#### Requirements:
Please copy every one of the rows below word for word, with no changes.

## Start Extracted records

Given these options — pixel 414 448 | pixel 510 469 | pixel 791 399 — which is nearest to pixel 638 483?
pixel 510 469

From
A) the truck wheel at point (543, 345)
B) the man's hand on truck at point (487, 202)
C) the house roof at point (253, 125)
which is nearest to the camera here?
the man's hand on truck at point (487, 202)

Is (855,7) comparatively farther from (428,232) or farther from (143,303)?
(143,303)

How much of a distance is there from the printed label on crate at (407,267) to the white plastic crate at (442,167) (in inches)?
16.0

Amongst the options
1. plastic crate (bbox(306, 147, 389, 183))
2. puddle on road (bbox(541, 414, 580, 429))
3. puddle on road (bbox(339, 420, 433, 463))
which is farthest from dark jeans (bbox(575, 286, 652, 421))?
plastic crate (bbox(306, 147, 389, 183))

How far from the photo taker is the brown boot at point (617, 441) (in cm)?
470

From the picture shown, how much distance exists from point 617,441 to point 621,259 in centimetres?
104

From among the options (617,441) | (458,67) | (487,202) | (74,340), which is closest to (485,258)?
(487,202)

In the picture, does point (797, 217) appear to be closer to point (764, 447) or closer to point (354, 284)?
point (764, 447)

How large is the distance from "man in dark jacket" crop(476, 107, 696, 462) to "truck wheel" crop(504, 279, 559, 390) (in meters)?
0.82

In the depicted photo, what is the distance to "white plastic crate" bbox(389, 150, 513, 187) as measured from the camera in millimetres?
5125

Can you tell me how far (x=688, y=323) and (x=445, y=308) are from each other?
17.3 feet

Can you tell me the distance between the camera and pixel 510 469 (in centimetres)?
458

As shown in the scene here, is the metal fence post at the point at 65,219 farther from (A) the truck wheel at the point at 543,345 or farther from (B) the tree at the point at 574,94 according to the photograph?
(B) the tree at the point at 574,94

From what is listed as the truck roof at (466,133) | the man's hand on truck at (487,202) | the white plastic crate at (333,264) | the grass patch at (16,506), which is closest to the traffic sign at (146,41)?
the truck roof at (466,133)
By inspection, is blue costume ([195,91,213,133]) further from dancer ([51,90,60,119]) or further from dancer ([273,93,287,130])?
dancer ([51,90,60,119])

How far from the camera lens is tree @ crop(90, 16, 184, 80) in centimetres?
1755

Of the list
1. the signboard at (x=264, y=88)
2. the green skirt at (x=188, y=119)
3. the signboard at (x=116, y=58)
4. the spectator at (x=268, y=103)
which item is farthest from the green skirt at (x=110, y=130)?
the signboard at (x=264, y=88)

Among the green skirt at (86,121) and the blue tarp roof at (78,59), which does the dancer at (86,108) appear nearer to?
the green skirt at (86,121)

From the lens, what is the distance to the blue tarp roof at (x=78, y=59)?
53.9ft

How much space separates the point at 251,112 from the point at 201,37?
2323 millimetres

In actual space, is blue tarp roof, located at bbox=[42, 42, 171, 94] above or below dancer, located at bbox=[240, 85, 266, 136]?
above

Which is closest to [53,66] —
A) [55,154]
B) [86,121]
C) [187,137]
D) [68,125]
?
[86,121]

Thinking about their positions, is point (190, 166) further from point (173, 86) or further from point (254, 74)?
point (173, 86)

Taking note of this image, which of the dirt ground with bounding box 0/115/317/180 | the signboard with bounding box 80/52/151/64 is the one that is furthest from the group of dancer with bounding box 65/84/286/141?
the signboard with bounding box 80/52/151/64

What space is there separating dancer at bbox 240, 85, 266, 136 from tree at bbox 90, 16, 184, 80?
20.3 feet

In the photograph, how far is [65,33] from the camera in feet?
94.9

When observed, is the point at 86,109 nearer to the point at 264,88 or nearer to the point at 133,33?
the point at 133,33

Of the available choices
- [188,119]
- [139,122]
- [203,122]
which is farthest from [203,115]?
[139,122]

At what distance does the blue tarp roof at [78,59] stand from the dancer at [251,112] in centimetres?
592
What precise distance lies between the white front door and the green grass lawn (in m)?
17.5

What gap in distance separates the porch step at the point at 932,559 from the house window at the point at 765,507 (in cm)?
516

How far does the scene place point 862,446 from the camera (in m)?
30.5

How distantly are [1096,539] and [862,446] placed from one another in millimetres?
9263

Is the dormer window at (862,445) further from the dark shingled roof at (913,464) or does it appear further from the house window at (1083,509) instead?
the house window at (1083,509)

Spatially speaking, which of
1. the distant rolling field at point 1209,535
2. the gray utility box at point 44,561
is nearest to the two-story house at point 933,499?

## End Extracted records

#### Finished task:
Given these options — pixel 414 448 | pixel 510 469 | pixel 791 399 — which is nearest to pixel 638 483?
pixel 510 469

From
A) the truck wheel at point (543, 345)
B) the man's hand on truck at point (487, 202)
C) the house roof at point (253, 125)
which is nearest to the camera here?
the man's hand on truck at point (487, 202)

Is (855,7) comparatively farther from (428,232) or farther from (143,303)?
(143,303)

How much of a distance is there from the printed label on crate at (407,267) to the white plastic crate at (442,167) (in inches)?
16.0

Amongst the options
1. plastic crate (bbox(306, 147, 389, 183))
2. puddle on road (bbox(541, 414, 580, 429))
3. puddle on road (bbox(339, 420, 433, 463))
which is farthest from dark jeans (bbox(575, 286, 652, 421))?
plastic crate (bbox(306, 147, 389, 183))

How far from the photo taker is the brown boot at point (617, 441) (in cm)?
470

From the picture shown, how much distance exists from point 617,441 to point 621,259 in centimetres?
104

From among the options (617,441) | (458,67) | (487,202) | (74,340), which is closest to (485,258)?
(487,202)

In the picture, does point (797, 217) appear to be closer to point (764, 447) or closer to point (354, 284)?
point (764, 447)

How large is the distance from "man in dark jacket" crop(476, 107, 696, 462) to "truck wheel" crop(504, 279, 559, 390) (in meters)?
0.82

In the depicted photo, what is the distance to "white plastic crate" bbox(389, 150, 513, 187) as measured from the camera in millimetres?
5125

Can you tell me how far (x=688, y=323) and (x=445, y=308) are from each other?
17.3 feet

Can you tell me the distance between the camera and pixel 510 469 (in centimetres)?
458

As shown in the scene here, is the metal fence post at the point at 65,219 farther from (A) the truck wheel at the point at 543,345 or farther from (B) the tree at the point at 574,94 according to the photograph?
(B) the tree at the point at 574,94

From what is listed as the truck roof at (466,133) | the man's hand on truck at (487,202) | the white plastic crate at (333,264) | the grass patch at (16,506), which is closest to the traffic sign at (146,41)?
the truck roof at (466,133)
By inspection, is blue costume ([195,91,213,133]) further from dancer ([51,90,60,119]) or further from dancer ([273,93,287,130])?
dancer ([51,90,60,119])

How far from the camera lens is tree @ crop(90, 16, 184, 80) in centimetres?
1755

Of the list
1. the signboard at (x=264, y=88)
2. the green skirt at (x=188, y=119)
3. the signboard at (x=116, y=58)
4. the spectator at (x=268, y=103)
which item is farthest from the green skirt at (x=110, y=130)?
the signboard at (x=264, y=88)

Among the green skirt at (86,121) and the blue tarp roof at (78,59), which does the dancer at (86,108) appear nearer to?
the green skirt at (86,121)

From the lens, what is the distance to the blue tarp roof at (x=78, y=59)?
53.9ft

How much space separates the point at 251,112 from the point at 201,37?
2323 millimetres

In actual space, is blue tarp roof, located at bbox=[42, 42, 171, 94] above or below dancer, located at bbox=[240, 85, 266, 136]?
above

Which is closest to [53,66] —
A) [55,154]
B) [86,121]
C) [187,137]
D) [68,125]
?
[86,121]

Thinking about their positions, is point (190, 166) further from point (173, 86) or further from point (254, 74)?
point (173, 86)

Taking note of this image, which of the dirt ground with bounding box 0/115/317/180 | the signboard with bounding box 80/52/151/64 is the one that is furthest from the group of dancer with bounding box 65/84/286/141?
the signboard with bounding box 80/52/151/64

What space is there separating dancer at bbox 240, 85, 266, 136 from tree at bbox 90, 16, 184, 80?
20.3 feet

In the photograph, how far is [65,33] from the camera in feet?
94.9

When observed, is the point at 86,109 nearer to the point at 264,88 or nearer to the point at 133,33?
the point at 133,33

Of the available choices
- [188,119]
- [139,122]
- [203,122]
which is farthest from [203,115]?
[139,122]

At what distance does the blue tarp roof at [78,59] stand from the dancer at [251,112] in centimetres?
592
What precise distance lies between the white front door and the green grass lawn (in m)?
17.5

What gap in distance separates the porch step at the point at 932,559 from the house window at the point at 765,507 (in cm)?
516

How far does the scene place point 862,446 from the camera (in m)?
30.5

How distantly are [1096,539] and [862,446] placed from one another in millimetres?
9263

Is the dormer window at (862,445) further from the dark shingled roof at (913,464) or does it appear further from the house window at (1083,509) instead?
the house window at (1083,509)

Spatially speaking, which of
1. the distant rolling field at point 1209,535
2. the gray utility box at point 44,561
is nearest to the two-story house at point 933,499?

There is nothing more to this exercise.